GÜL YABANCI MEDYAYA ÇATTI; "ULUSLARARASI KANALLAR DİKKAT ETMELİ"

Cumhurbaşkanı Gül, Gezi Parkı'nda yaşanan olayları ve bu olayların Batı medyasındaki yansımasını değerlendirdi.

Cumhurbaşkanı Abdullah Gül, Taksim ve Gezi Parkı'nda yaşanan olayları ve bu olayların Batı medyasındaki yansımasını değerlendirdi.

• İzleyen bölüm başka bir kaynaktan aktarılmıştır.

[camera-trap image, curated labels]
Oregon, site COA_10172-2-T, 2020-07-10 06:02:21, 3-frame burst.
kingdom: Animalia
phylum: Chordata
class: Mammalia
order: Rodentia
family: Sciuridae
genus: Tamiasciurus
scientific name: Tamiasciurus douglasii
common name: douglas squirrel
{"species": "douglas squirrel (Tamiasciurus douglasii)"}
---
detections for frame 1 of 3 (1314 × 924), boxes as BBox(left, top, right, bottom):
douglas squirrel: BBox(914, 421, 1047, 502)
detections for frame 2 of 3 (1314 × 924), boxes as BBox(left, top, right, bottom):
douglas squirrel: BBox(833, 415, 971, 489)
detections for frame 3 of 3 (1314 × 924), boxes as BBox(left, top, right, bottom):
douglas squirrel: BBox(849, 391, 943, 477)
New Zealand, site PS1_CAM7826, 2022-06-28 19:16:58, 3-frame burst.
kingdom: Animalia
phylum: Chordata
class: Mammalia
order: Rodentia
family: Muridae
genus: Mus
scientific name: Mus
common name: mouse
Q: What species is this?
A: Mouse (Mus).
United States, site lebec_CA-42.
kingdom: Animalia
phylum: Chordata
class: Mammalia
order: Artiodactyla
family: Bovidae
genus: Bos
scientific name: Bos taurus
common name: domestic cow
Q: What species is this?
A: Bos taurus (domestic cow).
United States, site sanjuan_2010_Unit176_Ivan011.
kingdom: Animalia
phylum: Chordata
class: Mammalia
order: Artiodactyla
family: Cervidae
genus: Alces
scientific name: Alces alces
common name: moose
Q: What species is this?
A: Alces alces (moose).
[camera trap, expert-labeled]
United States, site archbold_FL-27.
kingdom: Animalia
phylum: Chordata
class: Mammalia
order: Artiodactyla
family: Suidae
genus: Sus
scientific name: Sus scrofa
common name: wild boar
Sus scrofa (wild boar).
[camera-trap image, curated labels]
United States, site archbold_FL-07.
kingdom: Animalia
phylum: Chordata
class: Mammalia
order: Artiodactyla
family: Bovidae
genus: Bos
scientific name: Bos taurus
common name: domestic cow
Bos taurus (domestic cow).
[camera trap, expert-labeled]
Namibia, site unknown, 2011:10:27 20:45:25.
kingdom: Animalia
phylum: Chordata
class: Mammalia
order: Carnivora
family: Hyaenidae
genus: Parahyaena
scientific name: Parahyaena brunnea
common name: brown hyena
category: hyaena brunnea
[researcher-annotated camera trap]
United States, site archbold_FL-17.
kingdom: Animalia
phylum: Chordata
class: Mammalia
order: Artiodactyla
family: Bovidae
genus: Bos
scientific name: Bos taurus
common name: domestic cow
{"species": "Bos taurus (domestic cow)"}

Cumhurbaşkanı Abdullah Gül, barışçı ve şiddete kaçmayan gösterinin demokratik hak olduğunu ifade etti. "Barışçı bir şekilde şiddetin içinde olmayan her türlü gösteri, ifade, düşüncelerin açıklanması demokratik haktır. Bunu söylemekle de onur duyuyoruz. Şiddet vatandaşların hayatını rahatsız edici kuralları tanımayan, kilit noktaları rahatsız bir şekilde buralar sürekli bir şekilde şiddetle tutulmaya çalışılırsa buna da demokratik hak olarak bakılamaz. Taksim’deki parkta insanların ne diyor diye kulak vermek de hepimizin görevidir." şeklinde konuştu.

"Uluslararası kanallar yayınlarına dikkat etmeli." diyen Gül, Taksim'de yaşananların Ortadoğu'daki olaylara benzetilmesine tepki gösterdi. Gül, "Taksim’de olup bitenleri seyredenler birden bire benzerlik kurmaya başladılar. O ülkelerde insanlar demokrasiye geçelim diye ayaklandılar. Türkiye’de böyle talepler yok. Avrupa’nın en gelişmiş ülkelerinde olduğu gibi insanlar sokakları doldurup iş bulun diyorlar. Türkiye’de böyle şeyler yok. Olup bitenleri ve Türkiye’yi farklı bir noktaya koymak gerekir. Türkiye’nin açık bir toplum olduğunu herkesin bilmesi gerekir." dedi.

Gül, açıklamalarını şöyle sürdürdü:

Farklı düşünceleri konuşarak, görüşerek hukuk içinde itirazlar olur, bu şekilde şiddetten uzak bir şekilde çözülür. Bunun bu şekilde olacağına inanıyorum. Şiddetten uzak durmak gerekir. New York’ta da Berlin’de de şiddete müsaade etmezler. Uluslararası basına duyurmak isterim: Türkiye’de olup bitenler farklıdır. Temel hak ve özgürlükler talebiyle değil başka talebi olan insanların sesini duyurmak için Gezi’de eylemi vardır
Dün olduğu gibi şiddete başvuranlar da ayrı bir şeydir. Bunları ayırmamız gerekir. Kurallara herkesin uyması gerekir. Bunları dikkate almak ve dinlemek demokratik olgunluğun gereğidir.

Parti liderlerinin görüşleri var. Ana muhalefet lideri ile görüştüm. Fikirlerini söyledi
Bütün siyasi partilerin başkanlarını bir araya toplamak zaman zaman olabilir
Ben bu noktada neticeye ne yardımcı oluyor buna bakarım
Bugünkü siyasi ortam içinde çok katkı sağlayacağı kanaatinde değilim
Bunun yerine liderlerle tek tek görüşüp fikirlerini alıp, neticede bunu görüştüğüm diğer liderlere de anlatarak daha faydalı olacağını düşünüyorum
Başbakan’la görüşmemde ana muhalefet partisinin düşüncelerini paylaşma ve aktarma fırsatı buldum

İlk günün bir karmaşası vardı. Başbakan yurtdışındaydı. Bugün niçin görüşüyor. Demek ki onların da görüşlerini öğrenmek için. Birinci elden öğrenmek için. Bunlar güzel şeyler. Bunları hep demokratik olgunlukla aşacağız dedik. Bunlar zafiyet değil demokratik olgunluk.

Herkes her şeyi söyleyebilir. Türkiye açık bir toplum. Türkiye’de olup bitenleri başkasının seyretmesi de normaldir. Kimi vardır ki iyi yayıncılık yapar kimi vardır ki yapmaz. Ortadoğu ülkelerinde bu tip olaylar olurken ne tip maliyetleri oldu değil mi?
Burada polisin elinde cop yok. Her polisin miğferinde numaraları yazılı. Gerçi bazısının yok o da soruşturuluyor. Türkiye’de farklı gazeteler de farklı farklı yansıtıyorlar değil mi?